Complete the following
**A)** Name each Picasso work mentioned in the passage on pentimenti.
**B)** In the passage on pentimenti, rework the section that begins at the words "A word about" and stops after "at us, head-on.", putting "habit" in place of "penchant".

A word about pentimenti. The richness of this work derives in part from the ghosts of the earlier states in its final form. The term pentimenti is usually used in regard to painting, referring to a visible trace of an earlier painting beneath a layer or layers of paint on canvas. But it applies equally to Picasso’s penchant for leaving traces of where’s he’s been for all to see. A wonderful example is the miraculous portrait of Olga that we unfortunately sold (check out her left hand) In printmaking, sometimes Picasso scraped away at his plate or stone, most famously the series of eleven states of Le Taureau (The Bull, B389, see below), and sometimes he preserved his first thoughts and built upon them. In this Tête de Femme, he did both. In the process, his portrait began as a profile facing (her) right, then she turned partially to the left, and ended up staring straight at us, head-on.

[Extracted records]
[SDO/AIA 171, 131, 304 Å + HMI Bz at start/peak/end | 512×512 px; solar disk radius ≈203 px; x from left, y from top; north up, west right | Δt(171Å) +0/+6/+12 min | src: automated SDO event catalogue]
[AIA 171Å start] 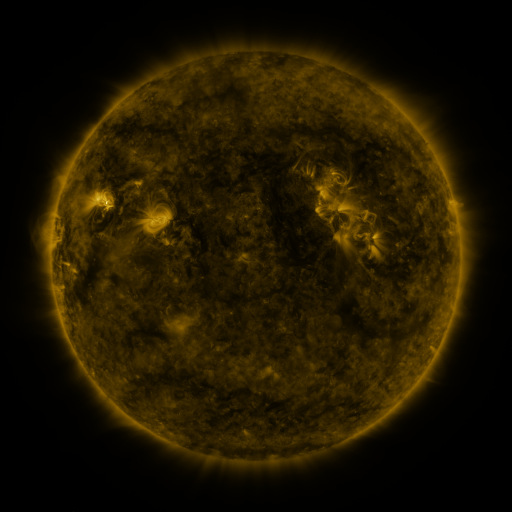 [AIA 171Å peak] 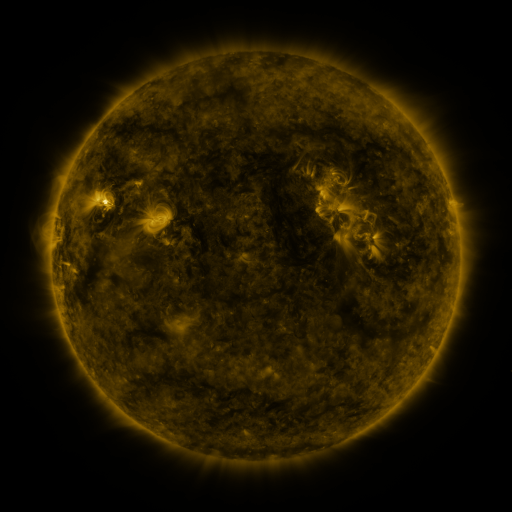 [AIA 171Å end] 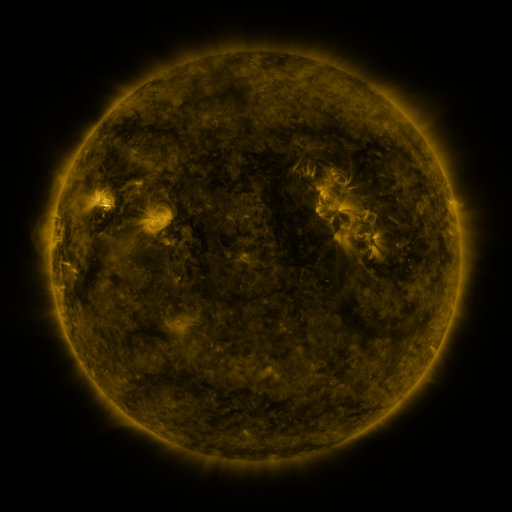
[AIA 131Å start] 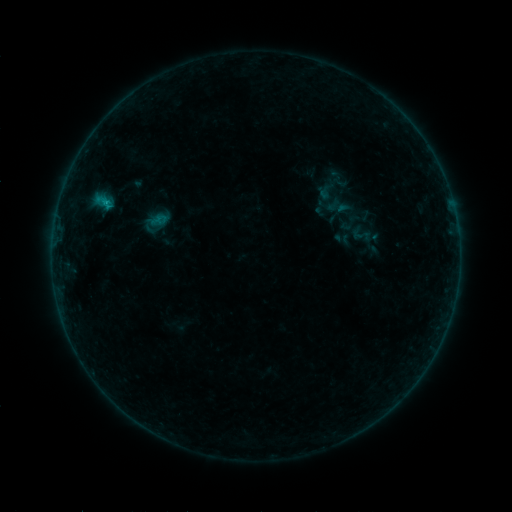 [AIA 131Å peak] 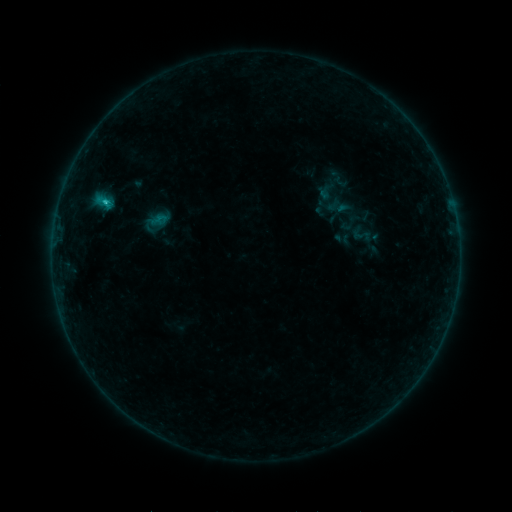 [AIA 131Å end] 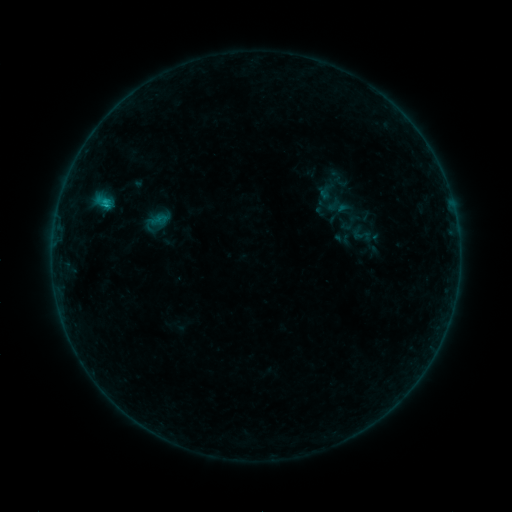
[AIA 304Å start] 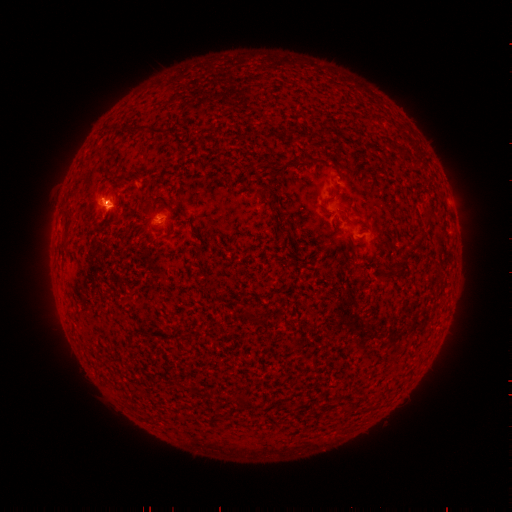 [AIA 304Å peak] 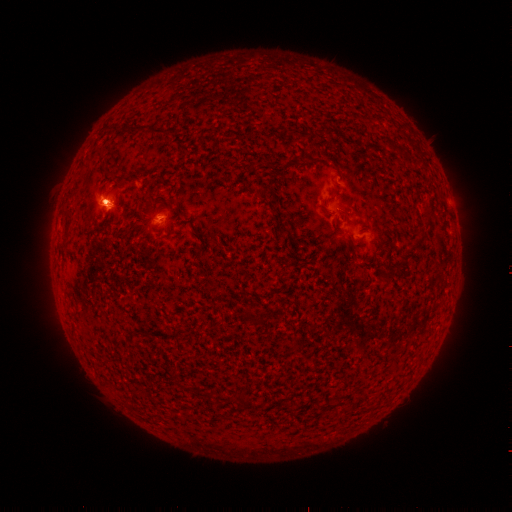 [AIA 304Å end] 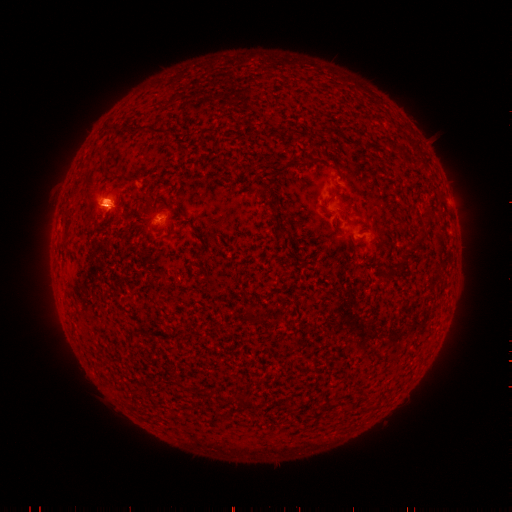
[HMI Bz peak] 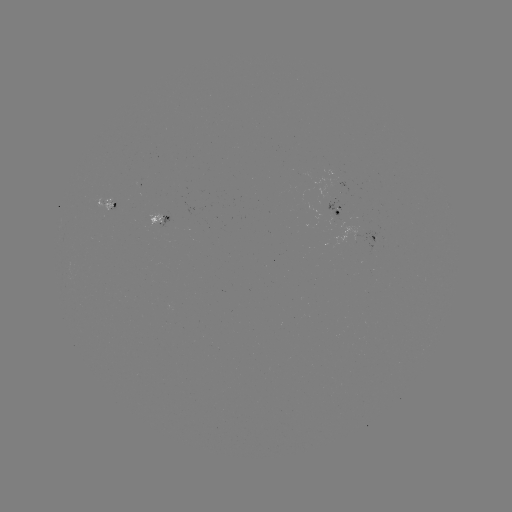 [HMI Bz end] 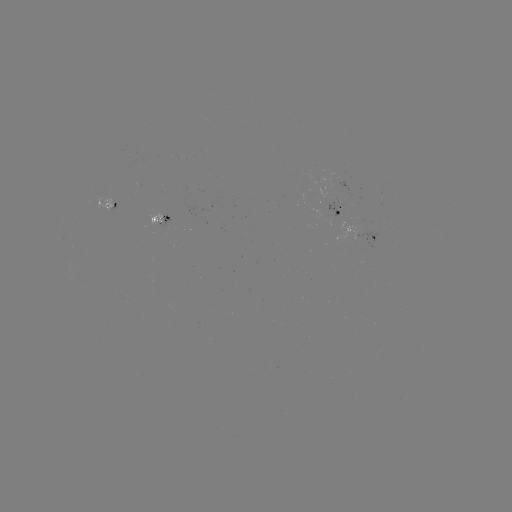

Exercise results
**A)**
- The portrait of Olga
- Le Taureau (The Bull, B389)
- Tête de Femme

**B)**
A word about pentimenti. The richness of this work derives in part from the ghosts of the earlier states in its final form. The term pentimenti is usually used in regard to painting, referring to a visible trace of an earlier painting beneath a layer or layers of paint on canvas. But it applies equally to Picasso’s habit for leaving traces of where’s he’s been for all to see. A wonderful example is the miraculous portrait of Olga that we unfortunately sold (check out her left hand) In printmaking, sometimes Picasso scraped away at his plate or stone, most famously the series of eleven states of Le Taureau (The Bull, B389, see below), and sometimes he preserved his first thoughts and built upon them. In this Tête de Femme, he did both. In the process, his portrait began as a profile facing (her) right, then she turned partially to the left, and ended up staring straight at us, head-on.